Toy jobs hiring has continued to surge as companies continue to add people because “we just can’t get the work done.” The common refrain that I hear is that retailers continue to increase the number of hoops that a manufacturer must jump through in order to get their products placed. During The Great Recession, companies cut so many people that they no longer have enough hands on deck to push all the work through in a timely fashion. Search starts continue to be strong despite last month’s flat unemployment numbers. It will be interesting to see what Friday’s jobs report looks like
A week and a half ago, I returned from The Pinnacle Society’s Spring Conference. This is a group of seventy-five of the country’s top executive recruiters and they are truly “The Big Dogs of Recruiting.” As you might imagine, the years 2008-2011 were difficult ones for the recruiting business and approximately 40% of the recruiting firms that existed in 2007 are no longer with us. In speaking with fellow Pinnacle Society members in 2011, the mood was patchy with some recruiting specialties (notably IT, insurance and accounting) returning to a semblance of normalcy while others continue to flounder. At Toyjobs, 2011 saw great improvement over the depths of 2009 and 2010, but it was still nothing to write home about. Heading to 2012’s Spring Conference, I was feeling optimistic because since the end of Hong Kong Toy Show, toy industry hiring had been soaring. At the Conference, I soon learned that hiring was back close to normal across all industry specialties. Of course, these are the country’s top executive recruiters so their numbers are likely to be stronger than the economy’s as a whole, but I see this as a strong leading indicator of more good things to come in the US employment market. Let’s all hope it continues.

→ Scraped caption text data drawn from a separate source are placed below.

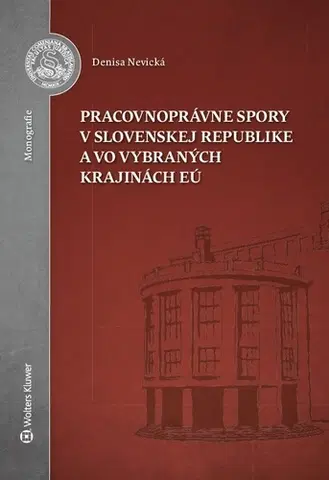 Pracovné právo Pracovnoprávne spory v Slovenskej republike a vo vybraných krajinách EÚ - Denisa Nevická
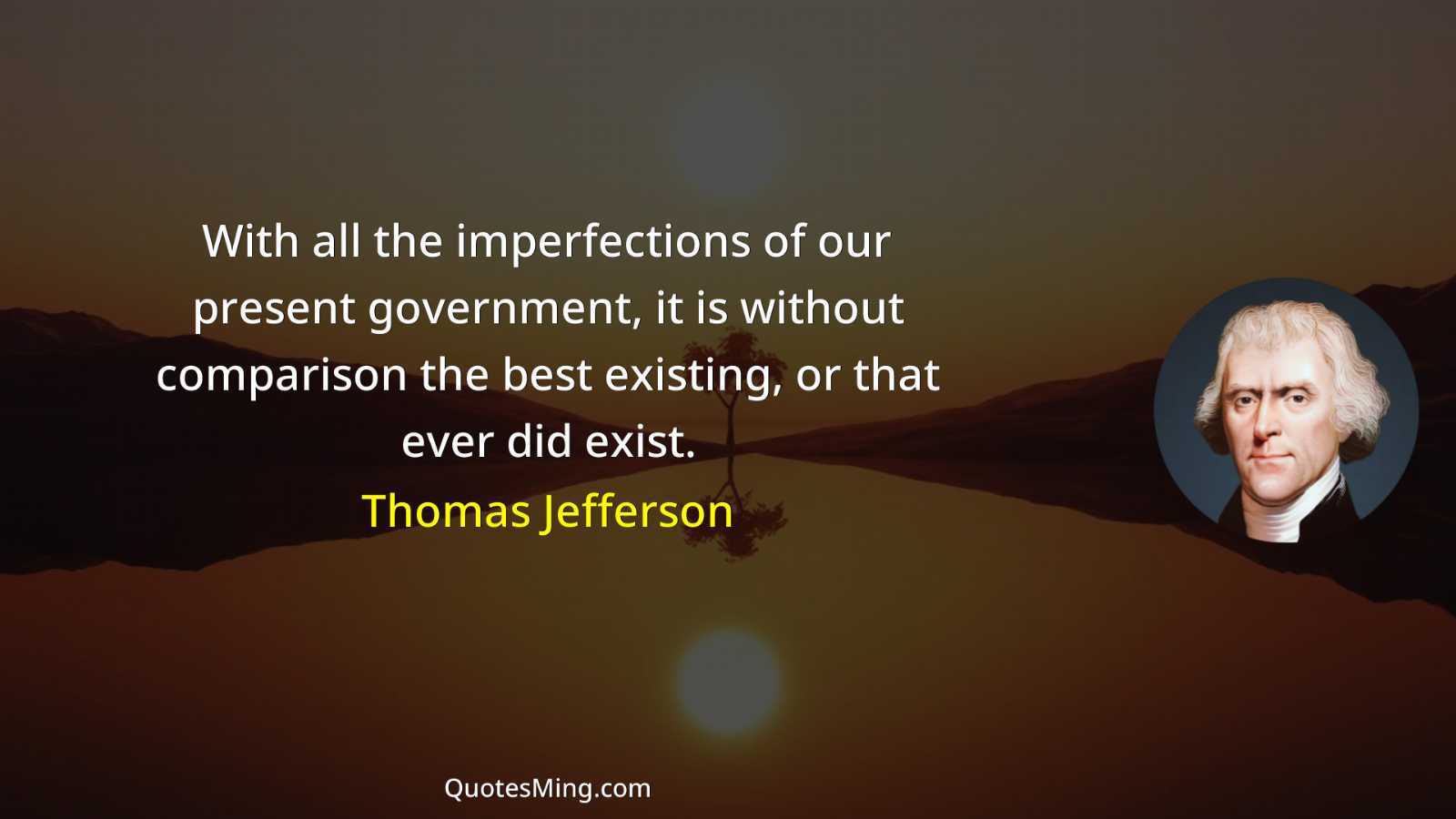 With all the imperfections of our present government it is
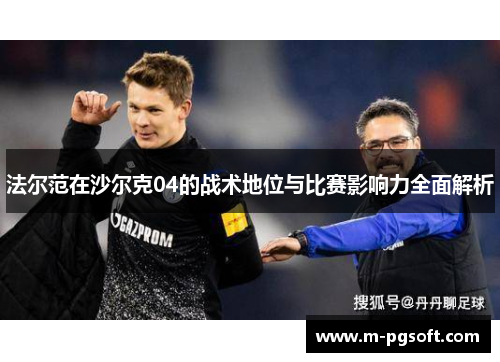 法尔范在沙尔克04的战术地位与比赛影响力全面解析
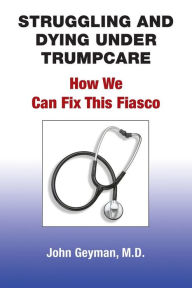 Title: Struggling and Dying Under Trumpcare: How We can Fix This Fiasco, Author: John Geyman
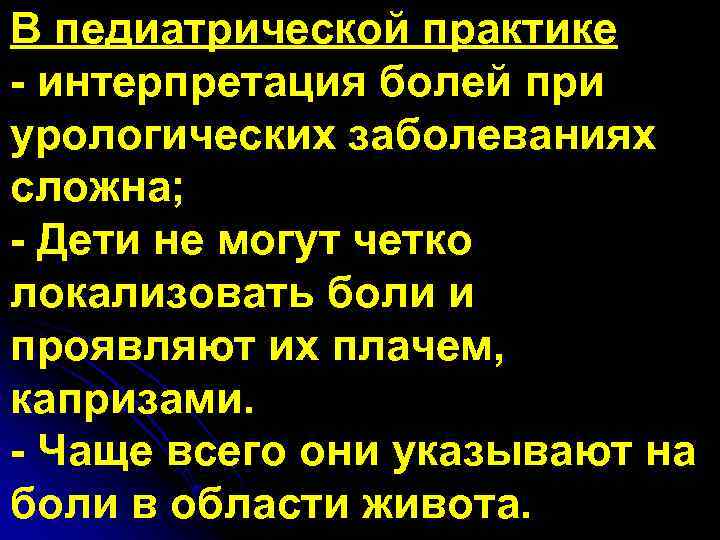 В педиатрической практике - интерпретация болей при урологических заболеваниях сложна; - Дети не могут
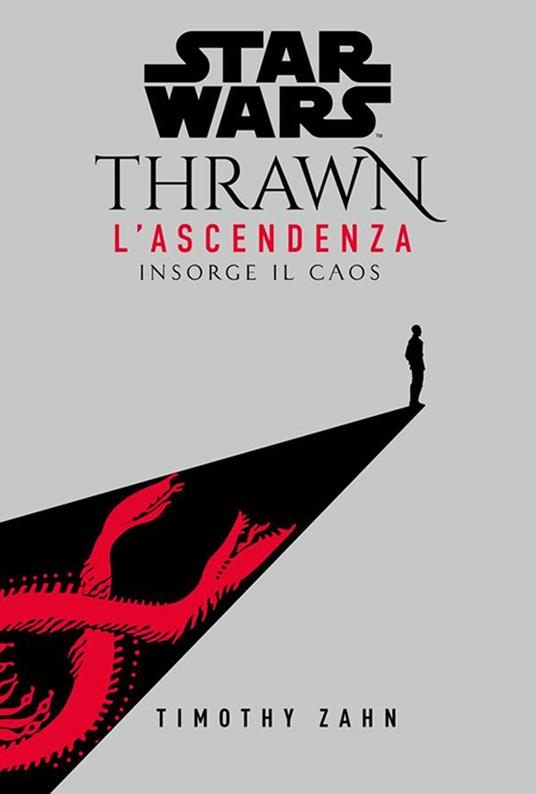 Insorge il caos. Thrawn. L'ascendenza. Star Wars. Vol. 1 - Timothy Zahn - ebook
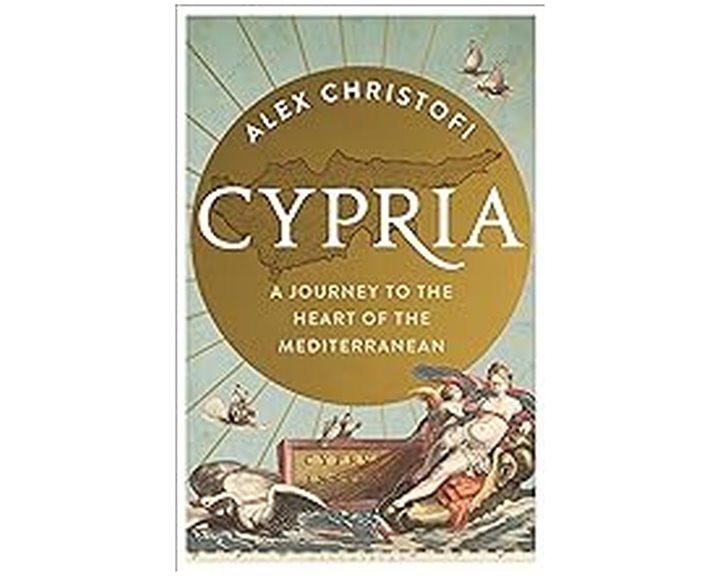 CYPRIA : A JOURNEY TO THE HEART OF THE MEDITERRANEAN HC
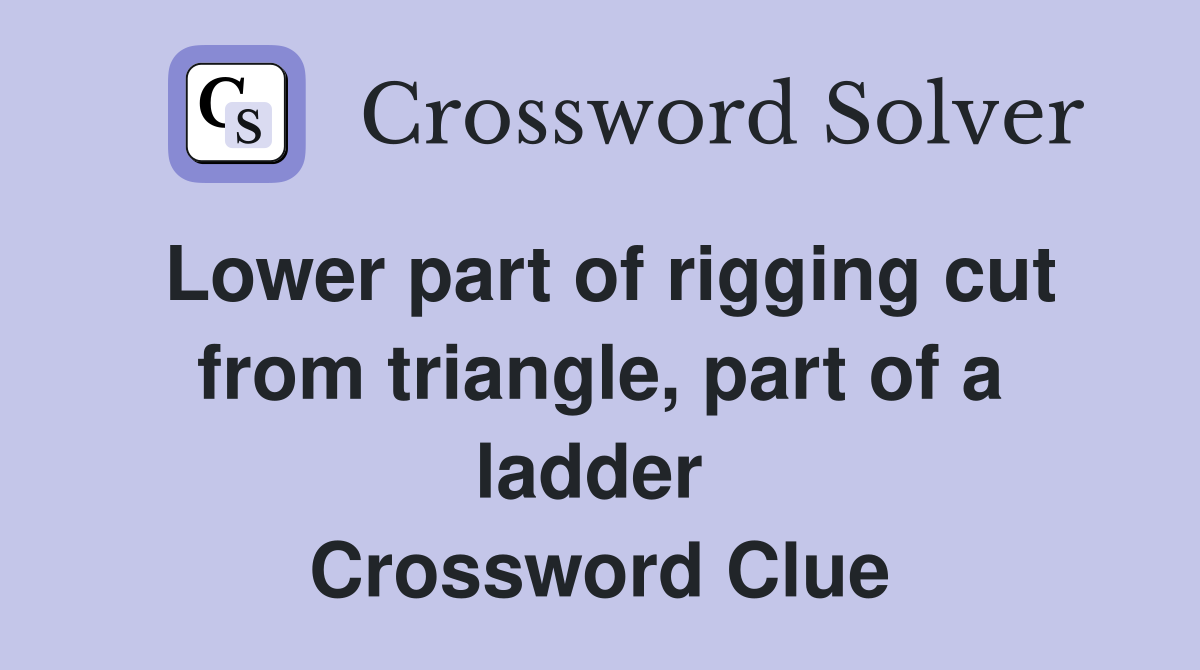 Lower part of rigging cut from triangle, part of a ladder  Crossword Clue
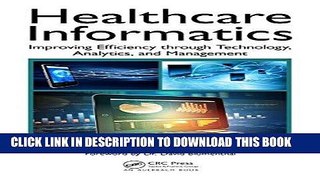 Read Now Healthcare Informatics: Improving Efficiency through Technology, Analytics, and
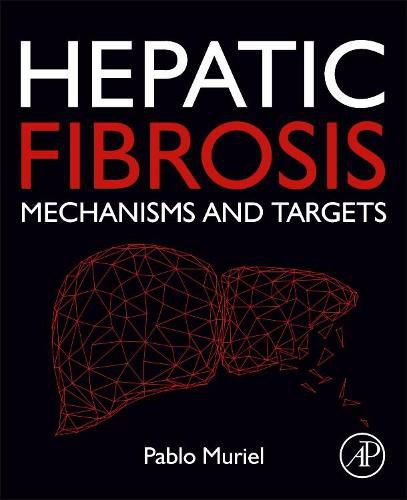 Cover image for Hepatic Fibrosis: Mechanisms and Targets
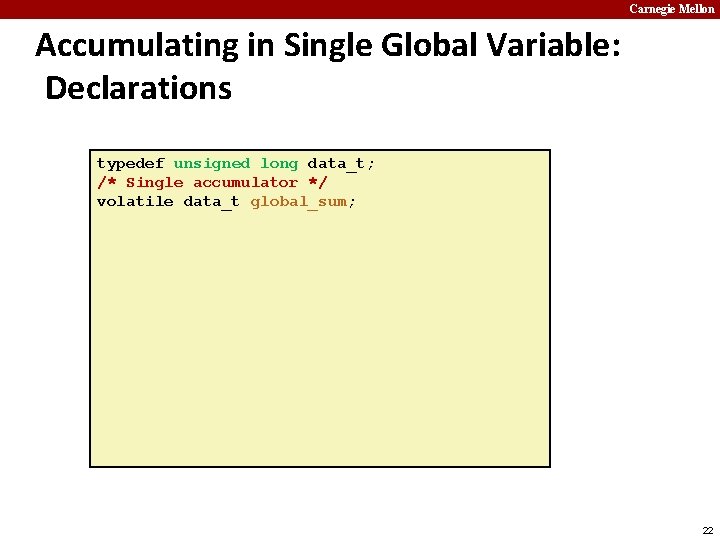 Carnegie Mellon Accumulating in Single Global Variable: Declarations typedef unsigned long data_t; /* Single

Cautiously breathing easier,
P.S. What is it with these Wal-Mart Vice Chairmen? First, we had Tom Coughlin pocketing a cool half million in gift cards for his personal use and now The New York Times alleges that Vice Chairman Edward Castro Wright was involved in a regular program of bribing local officials to facilitate the granting of leases and building permits while he was running Wal-Mart de Mexico. To date, these allegations have not been proven and we should all remember that The New York Times has a record of being a little aggressive at grabbing headlines and a little lax in their fact checking (Does anyone remember Iraqi Weapons of Mass Destruction – not to mention yellowcake). That said, many of us are aware of the sometimes strange practices one has to engage in even here in the United States just to get a permit to add screens to a porch. As a Wal-Mart shareholder, I’m upset but have to admit that I consider this a much better use of company funds than nicking three 12 gauge shotguns, a few half gallons of vodka, a large polish sausage, and a lone Celine Dion CD and hailing them back to your private compound for what must have been some sort of unholy (or at least unwholesome) secret Ozark ritual. In any case, just don’t be caught trying to give a Wal-Mart buyer a soda.